* Task to complete *
Copy the entries from the line with "Choosing from" through the end, putting "closest" in place of "nearest" and changing nothing else.
— Begin Data provided —
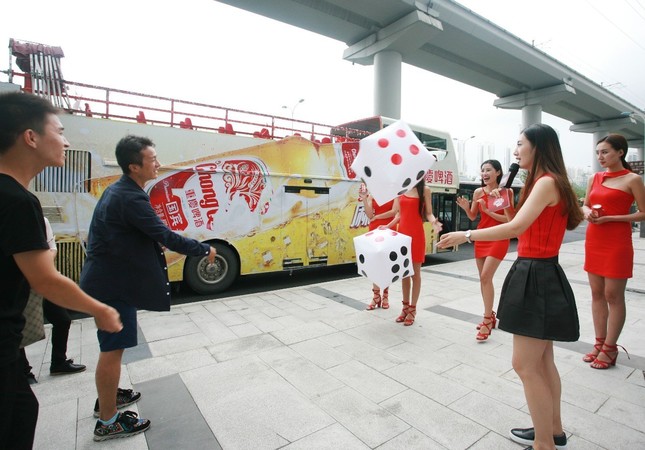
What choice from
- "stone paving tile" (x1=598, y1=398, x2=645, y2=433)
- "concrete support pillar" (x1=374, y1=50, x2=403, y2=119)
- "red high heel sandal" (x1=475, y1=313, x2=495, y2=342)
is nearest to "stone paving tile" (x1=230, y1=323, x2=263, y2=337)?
"red high heel sandal" (x1=475, y1=313, x2=495, y2=342)

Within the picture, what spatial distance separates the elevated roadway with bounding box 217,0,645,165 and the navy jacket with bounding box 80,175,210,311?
1659 cm

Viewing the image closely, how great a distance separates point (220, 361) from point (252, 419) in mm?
1088

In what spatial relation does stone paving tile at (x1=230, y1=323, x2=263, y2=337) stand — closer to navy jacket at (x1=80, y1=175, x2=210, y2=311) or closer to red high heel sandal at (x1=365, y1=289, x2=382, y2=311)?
red high heel sandal at (x1=365, y1=289, x2=382, y2=311)

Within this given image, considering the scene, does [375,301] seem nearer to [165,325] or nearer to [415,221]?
[415,221]

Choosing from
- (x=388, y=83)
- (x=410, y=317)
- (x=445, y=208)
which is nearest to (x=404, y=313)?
(x=410, y=317)

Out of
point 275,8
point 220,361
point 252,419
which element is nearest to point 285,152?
point 220,361

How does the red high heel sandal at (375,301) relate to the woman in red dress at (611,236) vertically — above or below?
below

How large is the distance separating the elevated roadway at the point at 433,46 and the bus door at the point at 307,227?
40.3 feet

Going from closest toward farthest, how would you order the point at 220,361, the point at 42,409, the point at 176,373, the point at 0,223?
the point at 0,223 → the point at 42,409 → the point at 176,373 → the point at 220,361

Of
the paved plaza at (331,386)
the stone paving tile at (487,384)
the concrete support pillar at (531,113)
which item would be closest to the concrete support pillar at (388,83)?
the paved plaza at (331,386)

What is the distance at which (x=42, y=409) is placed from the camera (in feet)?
Answer: 8.70

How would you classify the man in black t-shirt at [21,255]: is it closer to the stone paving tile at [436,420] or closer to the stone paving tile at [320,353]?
the stone paving tile at [436,420]

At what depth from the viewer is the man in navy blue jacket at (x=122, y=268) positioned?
7.42ft

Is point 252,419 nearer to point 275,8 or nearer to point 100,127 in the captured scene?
point 100,127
— End Data provided —
* Correct output *
Choosing from
- (x=388, y=83)
- (x=410, y=317)
- (x=445, y=208)
which is closest to (x=404, y=313)?
(x=410, y=317)

Out of
point 275,8
point 220,361
point 252,419
which element is closest to point 285,152?
point 220,361

How does the red high heel sandal at (375,301) relate to the woman in red dress at (611,236) vertically — above or below?
below

How large is the distance separating the elevated roadway at the point at 433,46 and the bus door at the point at 307,227?
40.3 feet

Going from closest toward farthest, how would you order the point at 220,361, the point at 42,409, the point at 176,373, the point at 0,223?
the point at 0,223 → the point at 42,409 → the point at 176,373 → the point at 220,361

Of
the paved plaza at (331,386)
the stone paving tile at (487,384)
the concrete support pillar at (531,113)
which item would be closest to the concrete support pillar at (388,83)?
the paved plaza at (331,386)

What is the distance at which (x=42, y=409) is placed from the camera (in feet)?
Answer: 8.70

How would you classify the man in black t-shirt at [21,255]: is it closer to the stone paving tile at [436,420] or closer to the stone paving tile at [320,353]?
the stone paving tile at [436,420]

At what depth from the viewer is the man in navy blue jacket at (x=122, y=268) positioned?
7.42ft

Is point 252,419 nearer to point 275,8 or nearer to point 100,127 in the captured scene?
point 100,127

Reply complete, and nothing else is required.